Inoltre, un’altra spiegazione riguarda ai ‘processi di identità sociale’, che al momento
della discussione, indurrebbero gli individui a focalizzarsi sulla loro appartenenza al
gruppo e a identificarsi con esso. Ciò implica che gli individui sentano la pressione a
spostare le proprie opinioni per conformarsi alle norme del gruppo che percepiscono
come più estreme e a conformarsi a ciò che credono essere la posizione del gruppo.
Lo psicologo sociale Leavitt ha messo in evidenza come le reti di comunicazione che
si instaurano tra i membri di un gruppo assumano alcune forma differenti che
possono variare da un massimo di centralizzazione ad un massimo di apertura. Nella
struttura a ruota vi è un membro del gruppo, un leader, al centro che può comunicare
con tutti gli altri, ma gli altri possono comunicare solo attraverso di lui. Si tratta di
una modalità comunicativa che, se da un lato può godere di un vantaggio in termini di
efficienza a rapidità alla soluzione di problemi, da un altro lato può produrre
insoddisfazione di fondo nei membri del gruppo che si sentono del tutto marginale
nel processo decisionale.
Segue la struttura a catena in cui la comunicazione segue un ordine sequenziale e
non vi è alcun membro che possa comunicare con tutti gli altri. Ciò implica che la
comunicazione possa essere lenta e che non lasci spazio alla discussione.
La struttura a y combina la ruota e la catena e la centralizzazione è più moderata,
mentre la struttura a cerchio è quella più aperta e che garantisce il maggior livello di
soddisfazione per la sua decentralizzazione e può essere più efficiente nella soluzione
di problemi decisionali.
Quando un gruppo si trova a dover prendere decisioni o risolvere problemi che
richiedono delle soluzioni nuove e creative spesso la comunicazione è condotta con al
tecnica del brainstorming, una sorta di tempesta che agita il cervello, o meglio più
cervelli, attraverso libere associazioni e forme di pensiero metaforico e analogico e
che può generare lampi che illuminano aspetti della realtà non percepiti sino a quel
momento.
5.4. Stili di leadership e decisionali
In quasi tutti i gruppi è presente il ruolo del leader, ovvero quel soggetto il cui
attributo principale è l’influenza sociale essendo colui che ha il maggior impatto su
credenze, opinioni e comportamenti del gruppo.
Queste tematiche possono essere affrontate guardando a differenti visioni della
leadership e, di conseguenza, dello stile decisionale.
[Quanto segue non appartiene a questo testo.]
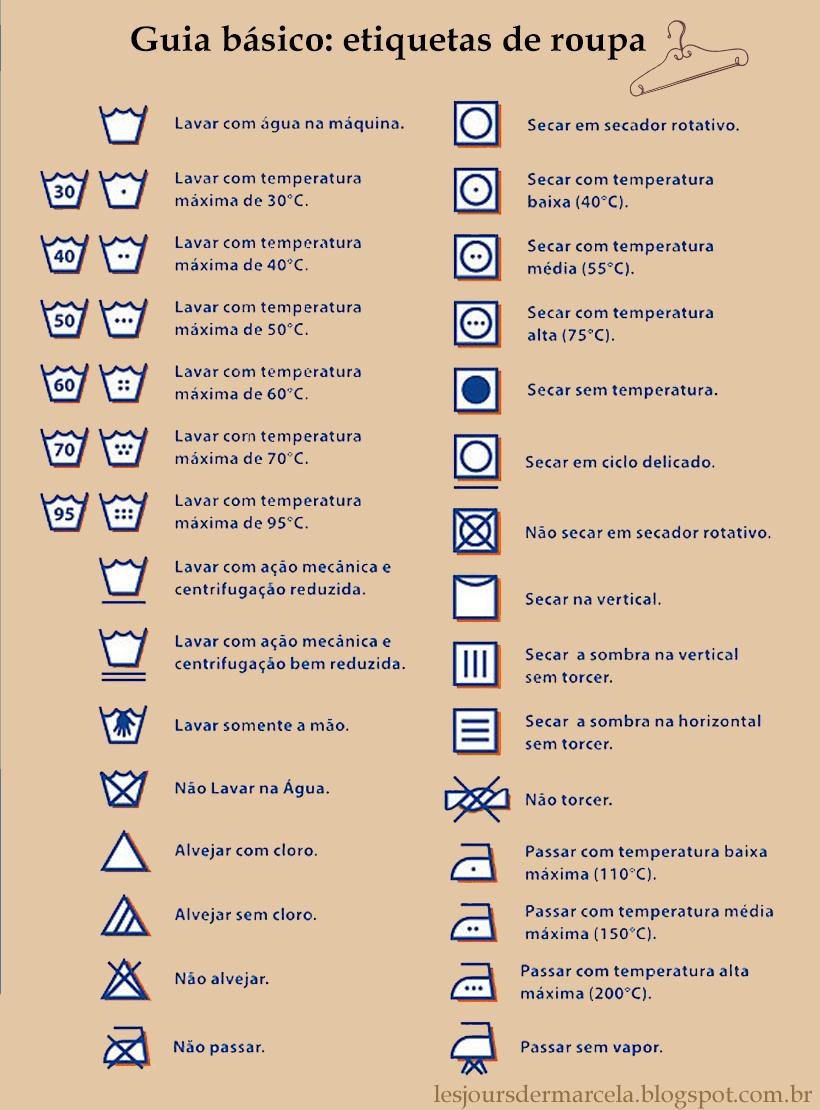 Guia básico: entenda os símbolos nas etiquetas têxteis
La prima tra queste suggerisce
che alcuni individui presenterebbero determinate caratteristiche della personalità,
abilità sociali, capacità e competenze emotive che ne favorirebbero il ruolo di leader
e quindi l’efficacia decisionale. Tra queste vi sono alcune capacità che aiutano il
gruppo a perseguire i propri obiettivi come l’intelligenza. Ma fondamentale è anche
la motivazione che scaturisce da maggiore ambizione, desiderio di riconoscenza e di
successo. Importante è poi l’abilità di gestire i rapporti interpersonali che facilita
l’interazione nel gruppo: la tendenza alla cooperazione.
Un’altra visione della leadership enfatizza il peso giocato dalle caratteristiche della
situazione. Può accadere, ad esempio, che in un particolare periodo di crisi o di
difficoltà che minaccia gli obiettivi di un gruppo, qualcuno emerga come figura
leader per affrontare la situazione.
Oggi però la gran parte dei ricercatori ritiene che la leadership sia da ricondursi a un
insieme di caratteristiche sia personali che richieste della situazione a cui è
confrontato il gruppo. Il cosiddetto modello della contingenza è stato sviluppato per
mostrare che una leadership efficiente è l’esito dell’interazione tra lo stile del leader e
il controllo della situazione che egli ha e che lo stile decisionale debba essere
calibrato a seconda delle richieste della situazione specifica nell’ambito della quale la
decisione va presa. Lo stile di leadership può essere centrato sul compito quando la
preoccupazione principale del leader è quella di realizzare correttamente gli scopi
comuni. I leader centrati sul compito impartiscono comandi e spingono il gruppo al
rispetto delle regole. Lo stile di leadership può poi essere socio-emozionale se il
leader accorda priorità a emozioni, umori, affetti e armonia tra i membri del gruppo e
cerca di mantenere un benessere nelle relazioni interindividuali.